Réduction de la dette publique, ce qui impliquerait d’effacer une grande partie des dépôts bancaires placés à la Banque du Liban, représentant environ 90 % du total des dépôts. Une mesure jugée non-constitutionnelle et fermement rejetée par le Conseil d’État et par les blocs parlementaires.

Libéralisation du taux de change du dollar, une décision qui pourrait provoquer une flambée de l’inflation et une chute du pouvoir d’achat, notamment pour les fonctionnaires.

Mise en place d’une loi sur la liquidation des banques, un sujet tabou pour le secteur bancaire, qui affirme que les fonds des déposants sont bloqués à la Banque centrale et que l’État doit les restituer.

Réduction du ratio dette/PIB à 100 %, alors qu’il dépasse actuellement les 500 % selon les chiffres du FMI.

Restructuration de la fonction publique, qui emploie entre 20 et 30 % de la population active, et ouverture des secteurs de l’électricité, des télécommunications et des transports au privé. Or, la mise en œuvre de ces réformes bute sur l’absence d’un processus de contrôle, dont les lois ont été votées depuis 25 ans sans jamais être appliquées.

Un nouvel obstacle : la liste grise

À ces conditions s’ajoute une autre contrainte majeure : le FMI exige un renforcement de la gouvernance, de la lutte contre la corruption et du cadre de lutte contre le blanchiment d’argent et le financement du terrorisme. Or, en fin 2024, le Liban a été placé sur la liste grise du Groupe d’action financière (GAFI), un statut dont il ne pourra probablement pas sortir avant 2026.

Un financement sans précédent

L’accord signé en 2022 avec le FMI prévoyait un prêt de 3 milliards de dollars sur quatre ans dans le cadre du programme de « facilité élargie de crédit » (EFF), destiné à corriger les déséquilibres économiques majeurs. Si le Liban avait respecté ses engagements, ce montant aurait pu être doublé, car l’EFF permet d’emprunter jusqu’à six fois le quota attribué par le FMI. Or, la quote-part du Liban s’élève à 825 millions de dollars, ce qui aurait pu porter l’enveloppe totale à 5 milliards de dollars.

Mais tout dépend de la capacité du pays à assurer le service de la dette et à dégager un excédent primaire garantissant le remboursement des intérêts et des échéances. De plus, le FMI est strict : il refuse d’accorder des prêts aux États dont la dette dépasse 150 % du PIB, un seuil largement dépassé par le Liban.

Les réformes avant l’argent

Certains estiment que le Liban peut se passer du FMI. En 2024, les réserves d’or de la Banque centrale ont augmenté de 5 milliards de dollars, atteignant 24,1 milliards contre 19,17 milliards l’année précédente.

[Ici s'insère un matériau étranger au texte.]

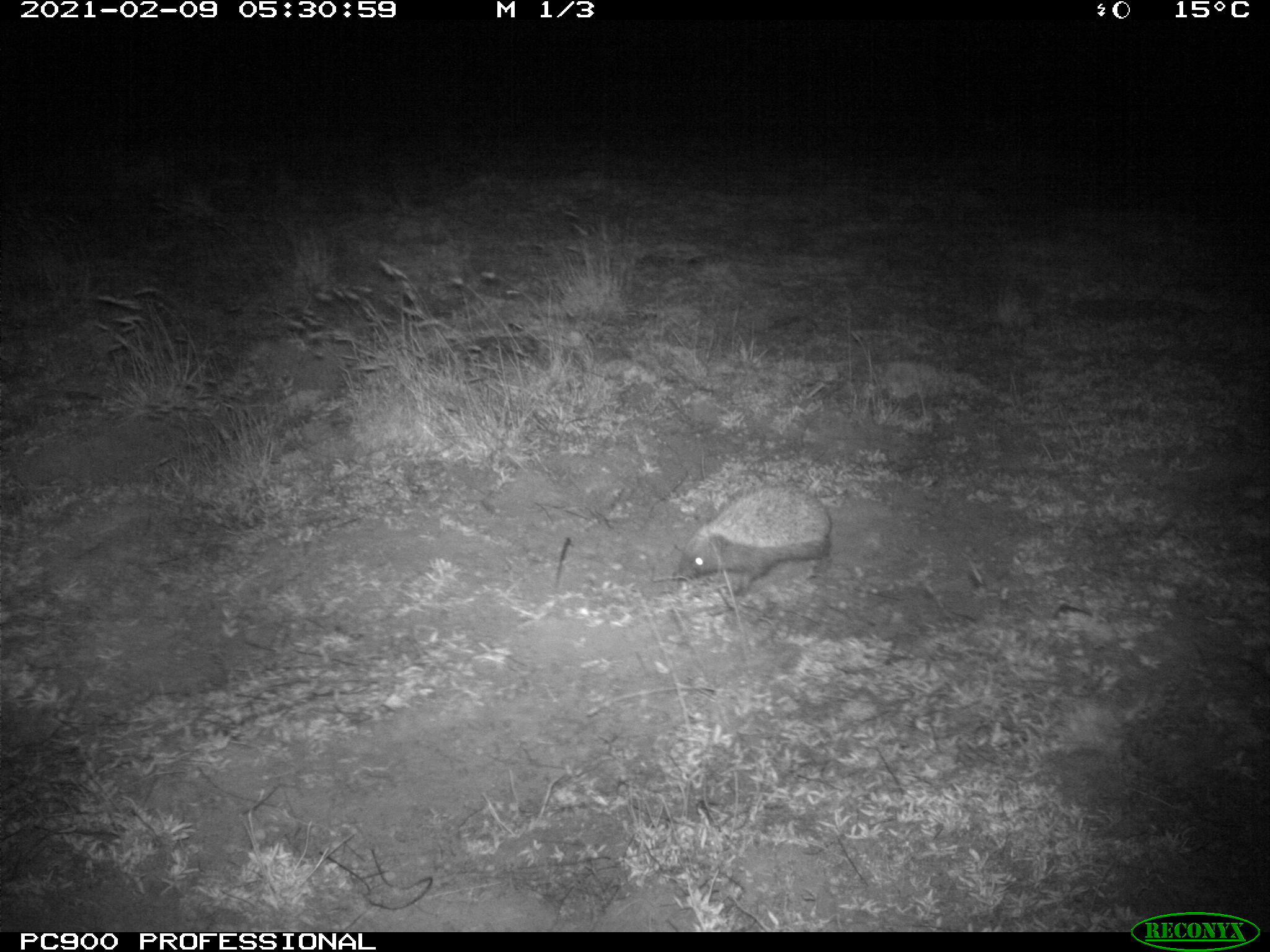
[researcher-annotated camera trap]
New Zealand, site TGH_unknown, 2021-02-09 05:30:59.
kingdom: Animalia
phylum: Chordata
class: Mammalia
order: Eulipotyphla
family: Erinaceidae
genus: Erinaceus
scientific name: Erinaceus europaeus europaeus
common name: european hedgehog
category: hedgehog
Hedgehog (european hedgehog) (Erinaceus europaeus europaeus).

Parallèlement, la Banque centrale a renforcé ses réserves en devises étrangères de 1,7 milliard de dollars, soit près de 60 % du prêt prévu par le FMI.

Mais pour un expert financier ayant requis l’anonymat, les réformes priment sur l’argent : « Sans un accord avec le FMI, le gouvernement continuera de tergiverser sur la restructuration des banques, de la dette et du secteur public. Ce blocage peut sembler protéger les déposants, mais il ne profite qu’aux banques et à la classe politique. Sans réforme, personne ne sera tenu responsable des fonds publics dilapidés, et les coupables resteront impunis. »

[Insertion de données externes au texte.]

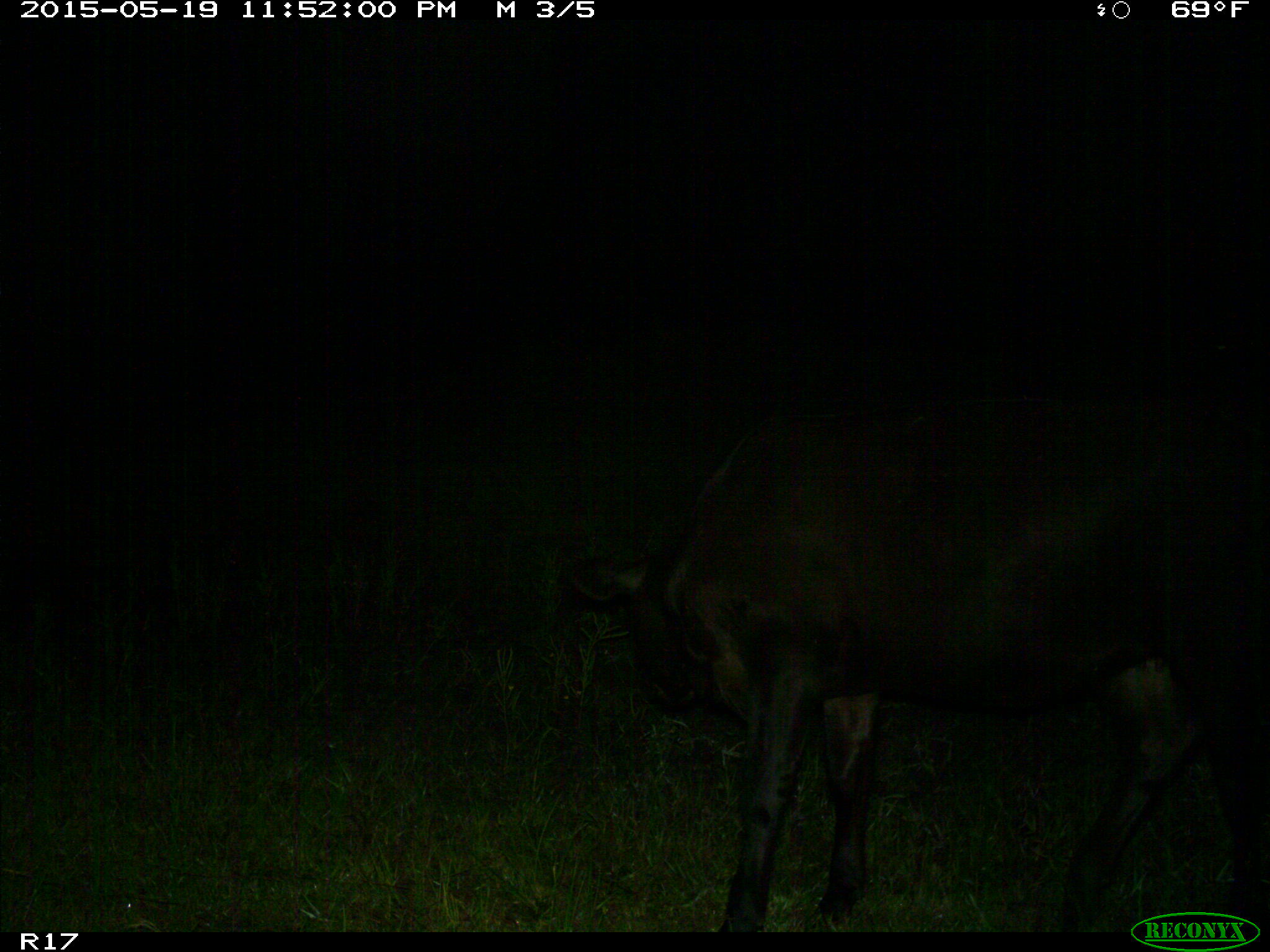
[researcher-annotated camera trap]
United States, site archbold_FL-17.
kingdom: Animalia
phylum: Chordata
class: Mammalia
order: Artiodactyla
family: Bovidae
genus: Bos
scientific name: Bos taurus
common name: domestic cow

Sur le plan international, l’absence de réformes maintiendra la note de crédit du Liban à un niveau désastreux, l’empêchant d’accéder aux marchés financiers mondiaux et de relancer les investissements. Le pire des scénarios ? Le retour à un financement du déficit par la Banque centrale, entraînant une explosion monétaire et une économie toujours plus fragile.